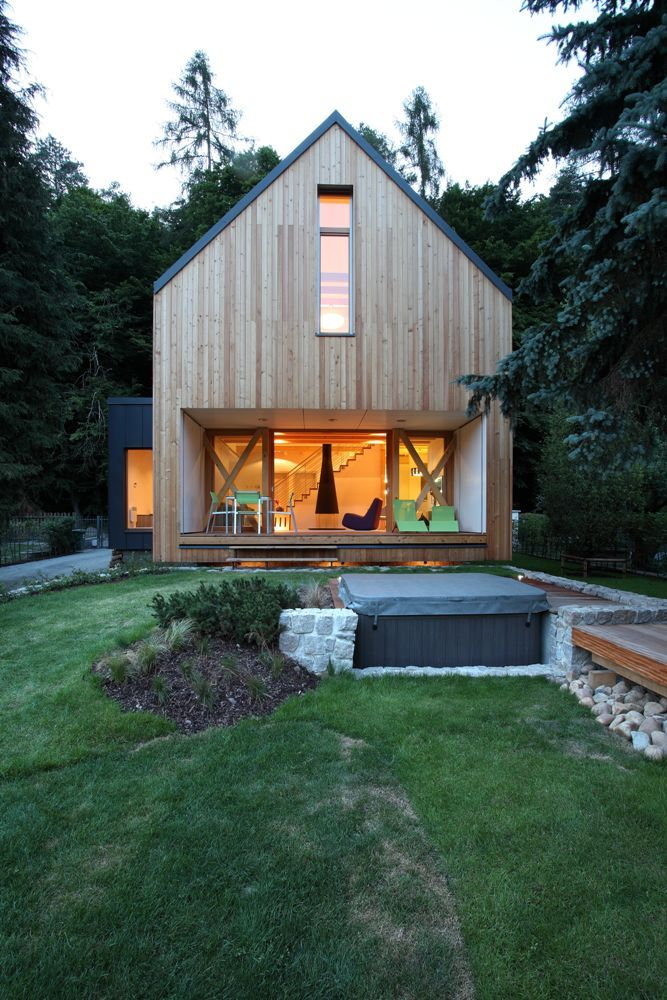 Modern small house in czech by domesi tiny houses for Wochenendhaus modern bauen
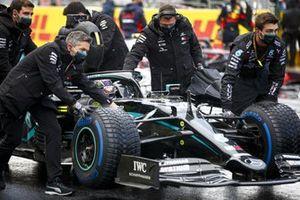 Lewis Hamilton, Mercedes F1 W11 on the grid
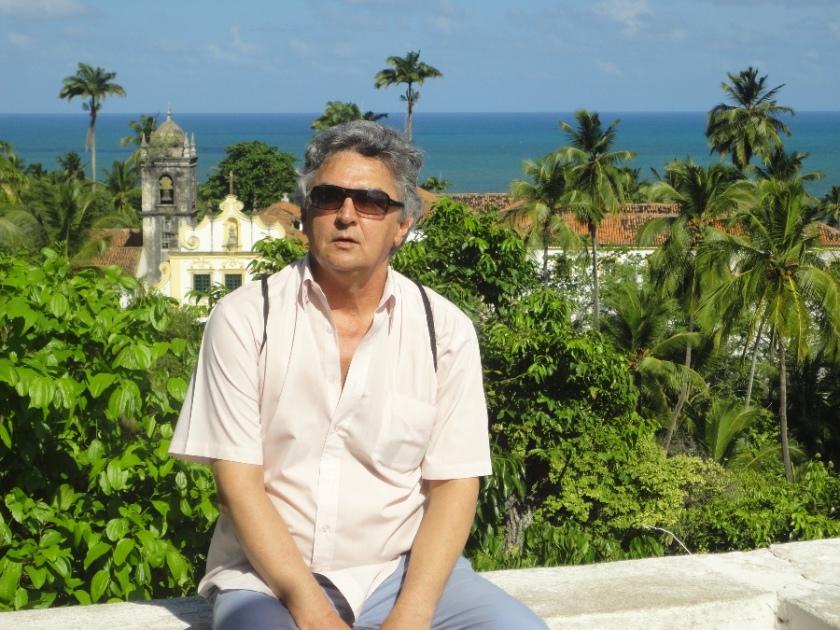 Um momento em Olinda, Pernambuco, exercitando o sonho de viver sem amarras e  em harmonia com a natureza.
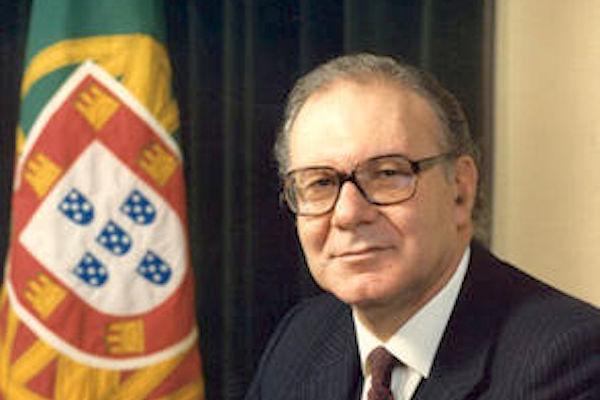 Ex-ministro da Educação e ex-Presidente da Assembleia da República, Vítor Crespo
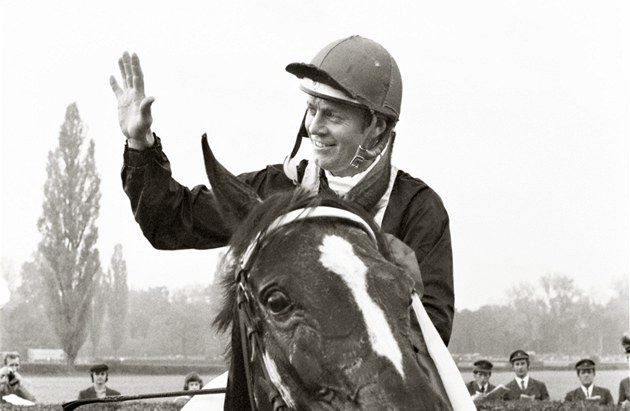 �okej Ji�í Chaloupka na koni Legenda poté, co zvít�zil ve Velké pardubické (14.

_Work to complete_:
Take the records above and transcribe them exactly, dropping every picture.

_Worked solution_:
 Modern small house in czech by domesi tiny houses for Wochenendhaus modern bauen
 Lewis Hamilton, Mercedes F1 W11 on the grid
 Um momento em Olinda, Pernambuco, exercitando o sonho de viver sem amarras e  em harmonia com a natureza.
 Ex-ministro da Educação e ex-Presidente da Assembleia da República, Vítor Crespo
 �okej Ji�í Chaloupka na koni Legenda poté, co zvít�zil ve Velké pardubické (14.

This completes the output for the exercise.